Ich kenne mich noch garnicht mit ConnectionPool aus. Ist das überhaupt sinnvoll das zu benutzen?
Und was bedeutet das überhaupt, dass die Verbindung virtuell oder physikalisch geschlossen ist?

Wie immer mehr Fragen als Antworten...:rtfm:

danke,

nickname


----------



## XoxoL (22. Dez 2009)

Ich bin auch ein Anfänger und programmiere soweit meine Kenntnisse reichen und wenn ich auf ein Problem stosse suche ich nach :rtfm: Lösungen "learning by doing". Ich habe mehrere Methoden ausprobiert und eine ausgewählt die sofort und einfach funktioniert hat. Mit connectionPool habe ich noch keine Erfahrungen. Mal ne andere Frage mit welcher Datenbank arbeitest du oder hast vor zu arbeiten?


----------



## nickname (22. Dez 2009)

Hi,



			
				XoxoL hat gesagt.:
			
		

> mit welcher Datenbank arbeitest du


arbeite mit MySQL und dem MySQL Query-Browser. Bin auch noch nicht lange damit zu gange.
Und was ist mit Dir? Mit welcher arbeitest du denn?




			
				XoxoL hat gesagt.:
			
		

> wenn ich auf ein Problem stosse suche ich nach  Lösungen "learning by doing".
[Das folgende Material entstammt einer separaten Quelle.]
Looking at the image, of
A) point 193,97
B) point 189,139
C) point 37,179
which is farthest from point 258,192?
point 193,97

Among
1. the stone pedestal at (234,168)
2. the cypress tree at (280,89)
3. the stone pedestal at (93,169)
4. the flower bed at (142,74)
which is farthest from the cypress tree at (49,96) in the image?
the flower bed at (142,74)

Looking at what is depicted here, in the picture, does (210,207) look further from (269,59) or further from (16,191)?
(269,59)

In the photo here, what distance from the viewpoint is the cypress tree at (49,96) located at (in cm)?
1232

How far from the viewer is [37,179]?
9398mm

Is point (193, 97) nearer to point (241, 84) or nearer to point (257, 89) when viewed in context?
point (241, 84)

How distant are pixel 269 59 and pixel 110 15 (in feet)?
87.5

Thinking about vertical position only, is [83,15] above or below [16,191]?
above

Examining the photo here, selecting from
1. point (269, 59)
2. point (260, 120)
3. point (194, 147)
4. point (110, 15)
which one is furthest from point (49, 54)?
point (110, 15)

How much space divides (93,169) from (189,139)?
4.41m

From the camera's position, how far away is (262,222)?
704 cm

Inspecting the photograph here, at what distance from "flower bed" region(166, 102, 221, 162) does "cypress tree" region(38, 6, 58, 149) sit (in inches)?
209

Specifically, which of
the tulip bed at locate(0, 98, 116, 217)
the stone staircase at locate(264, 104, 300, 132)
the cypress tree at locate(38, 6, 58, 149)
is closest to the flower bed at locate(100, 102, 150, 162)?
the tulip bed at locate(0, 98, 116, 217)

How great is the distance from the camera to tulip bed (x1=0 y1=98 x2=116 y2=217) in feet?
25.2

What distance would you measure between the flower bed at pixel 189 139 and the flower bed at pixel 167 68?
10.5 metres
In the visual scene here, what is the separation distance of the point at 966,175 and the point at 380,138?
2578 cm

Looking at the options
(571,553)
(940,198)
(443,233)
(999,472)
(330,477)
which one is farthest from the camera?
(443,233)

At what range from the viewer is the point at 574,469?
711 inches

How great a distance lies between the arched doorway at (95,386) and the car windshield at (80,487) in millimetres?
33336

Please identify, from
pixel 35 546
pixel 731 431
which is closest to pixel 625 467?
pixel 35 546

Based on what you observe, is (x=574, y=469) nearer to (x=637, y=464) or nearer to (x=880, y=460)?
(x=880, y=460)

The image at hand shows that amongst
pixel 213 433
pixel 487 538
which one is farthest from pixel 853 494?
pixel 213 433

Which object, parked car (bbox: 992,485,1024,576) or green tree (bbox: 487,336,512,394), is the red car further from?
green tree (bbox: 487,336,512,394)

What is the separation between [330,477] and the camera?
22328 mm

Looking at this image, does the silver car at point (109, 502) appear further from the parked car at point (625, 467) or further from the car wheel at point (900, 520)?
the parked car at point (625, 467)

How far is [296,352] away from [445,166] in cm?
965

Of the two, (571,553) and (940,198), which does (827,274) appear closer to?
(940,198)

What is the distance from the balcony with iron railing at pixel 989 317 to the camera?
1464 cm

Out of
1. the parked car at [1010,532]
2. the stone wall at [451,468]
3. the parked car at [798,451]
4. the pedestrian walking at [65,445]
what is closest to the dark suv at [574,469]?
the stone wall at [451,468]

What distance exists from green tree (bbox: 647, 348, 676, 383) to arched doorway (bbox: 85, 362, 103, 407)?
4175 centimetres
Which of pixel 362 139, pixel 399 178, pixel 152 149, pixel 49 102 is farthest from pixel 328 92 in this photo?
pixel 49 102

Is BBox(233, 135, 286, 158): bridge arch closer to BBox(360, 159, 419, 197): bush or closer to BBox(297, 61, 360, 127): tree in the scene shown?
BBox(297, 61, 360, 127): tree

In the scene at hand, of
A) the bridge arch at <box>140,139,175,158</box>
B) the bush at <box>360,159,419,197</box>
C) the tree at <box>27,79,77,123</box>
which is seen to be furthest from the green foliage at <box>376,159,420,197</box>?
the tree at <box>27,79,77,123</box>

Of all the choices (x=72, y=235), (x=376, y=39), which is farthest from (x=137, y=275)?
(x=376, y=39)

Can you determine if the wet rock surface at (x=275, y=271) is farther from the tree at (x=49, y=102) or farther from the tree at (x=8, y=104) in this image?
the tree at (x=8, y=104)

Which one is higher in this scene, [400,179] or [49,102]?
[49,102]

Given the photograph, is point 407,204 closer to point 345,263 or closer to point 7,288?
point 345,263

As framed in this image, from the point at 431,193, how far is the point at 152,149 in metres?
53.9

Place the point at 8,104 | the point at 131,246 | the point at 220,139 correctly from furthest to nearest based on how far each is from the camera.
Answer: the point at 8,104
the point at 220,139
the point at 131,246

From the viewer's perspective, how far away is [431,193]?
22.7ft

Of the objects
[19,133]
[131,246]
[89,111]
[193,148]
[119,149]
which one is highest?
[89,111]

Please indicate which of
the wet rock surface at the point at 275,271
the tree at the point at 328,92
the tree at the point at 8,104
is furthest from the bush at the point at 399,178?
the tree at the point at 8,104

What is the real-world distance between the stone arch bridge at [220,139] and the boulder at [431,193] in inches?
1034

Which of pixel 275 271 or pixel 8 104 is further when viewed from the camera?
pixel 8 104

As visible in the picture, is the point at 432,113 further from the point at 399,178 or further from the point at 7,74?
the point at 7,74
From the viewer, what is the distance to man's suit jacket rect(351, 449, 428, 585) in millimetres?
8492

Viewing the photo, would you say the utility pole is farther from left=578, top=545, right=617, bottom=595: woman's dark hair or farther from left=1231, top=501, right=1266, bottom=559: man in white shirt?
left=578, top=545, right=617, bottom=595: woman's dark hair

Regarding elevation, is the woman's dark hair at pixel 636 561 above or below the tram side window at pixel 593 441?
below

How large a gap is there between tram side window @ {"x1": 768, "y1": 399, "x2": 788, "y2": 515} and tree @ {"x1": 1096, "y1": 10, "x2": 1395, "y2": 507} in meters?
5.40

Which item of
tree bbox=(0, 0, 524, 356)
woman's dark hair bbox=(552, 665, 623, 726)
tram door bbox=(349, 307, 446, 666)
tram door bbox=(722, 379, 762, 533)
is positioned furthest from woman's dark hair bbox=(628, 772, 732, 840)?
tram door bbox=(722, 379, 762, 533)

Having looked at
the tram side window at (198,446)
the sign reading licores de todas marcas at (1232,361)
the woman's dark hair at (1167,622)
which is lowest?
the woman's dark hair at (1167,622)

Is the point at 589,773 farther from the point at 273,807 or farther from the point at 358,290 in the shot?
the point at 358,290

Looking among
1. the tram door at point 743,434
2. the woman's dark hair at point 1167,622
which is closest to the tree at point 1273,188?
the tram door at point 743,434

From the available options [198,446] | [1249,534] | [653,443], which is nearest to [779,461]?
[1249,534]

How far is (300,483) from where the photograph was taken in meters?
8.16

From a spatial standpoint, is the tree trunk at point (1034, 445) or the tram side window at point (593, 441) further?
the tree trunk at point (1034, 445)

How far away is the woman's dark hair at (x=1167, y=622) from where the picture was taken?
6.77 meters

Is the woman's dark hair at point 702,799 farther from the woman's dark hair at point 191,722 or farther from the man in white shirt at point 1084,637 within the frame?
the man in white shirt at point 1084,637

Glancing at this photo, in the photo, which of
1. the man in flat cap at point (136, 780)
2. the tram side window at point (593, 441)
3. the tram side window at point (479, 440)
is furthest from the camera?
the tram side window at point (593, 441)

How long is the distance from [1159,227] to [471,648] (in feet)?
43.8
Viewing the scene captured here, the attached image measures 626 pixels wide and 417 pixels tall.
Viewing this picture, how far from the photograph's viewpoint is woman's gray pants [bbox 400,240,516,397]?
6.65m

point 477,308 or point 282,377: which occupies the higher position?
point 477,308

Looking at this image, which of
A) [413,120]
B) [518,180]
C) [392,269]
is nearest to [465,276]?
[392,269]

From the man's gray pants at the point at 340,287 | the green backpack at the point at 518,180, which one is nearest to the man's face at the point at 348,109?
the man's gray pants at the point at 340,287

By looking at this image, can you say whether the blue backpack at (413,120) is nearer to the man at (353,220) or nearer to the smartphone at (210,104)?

so versuche ich es auch immer.:rtfm:



			
				XoxoL hat gesagt.:
			
		

> Mit connectionPool habe ich noch keine Erfahrungen.


Habe ich auch nicht. Das war auch mein erster Versuch. Ich weiß nur, dass man
die Verbindung nicht wirklich (also physikalisch) sondern nur virtuell mit close()
trennt und das der "neue" Verbindungsaufbau halt keinen kompletten neuen Aufbau
benötigt. Mehr weiß ich aber auch nicht. Es gbit wenig darüber zu lesen.

Mich würde es aber echt interessieren, wie du das mit deiner ComboBox gelößt hast,
denn irgendwie bekomme ich das nicht hin.

gruß
nickname


----------



## XoxoL (22. Dez 2009)

ich habe bis jetzt mit Access gearbeitet aber immer wieder auf Probleme gestossen überlege mir gerade auf JavaDB umzusteigen. Habe ein paar Tests damit gemacht, bei netbeans kann man die Daten einer JavaDBTabelle in JTable oder ComboBox einfach einbinden ohne viel code zu schreiben. Weiss aber noch nicht wie ich die Daten aus Access in JavaDB importieren kann.


----------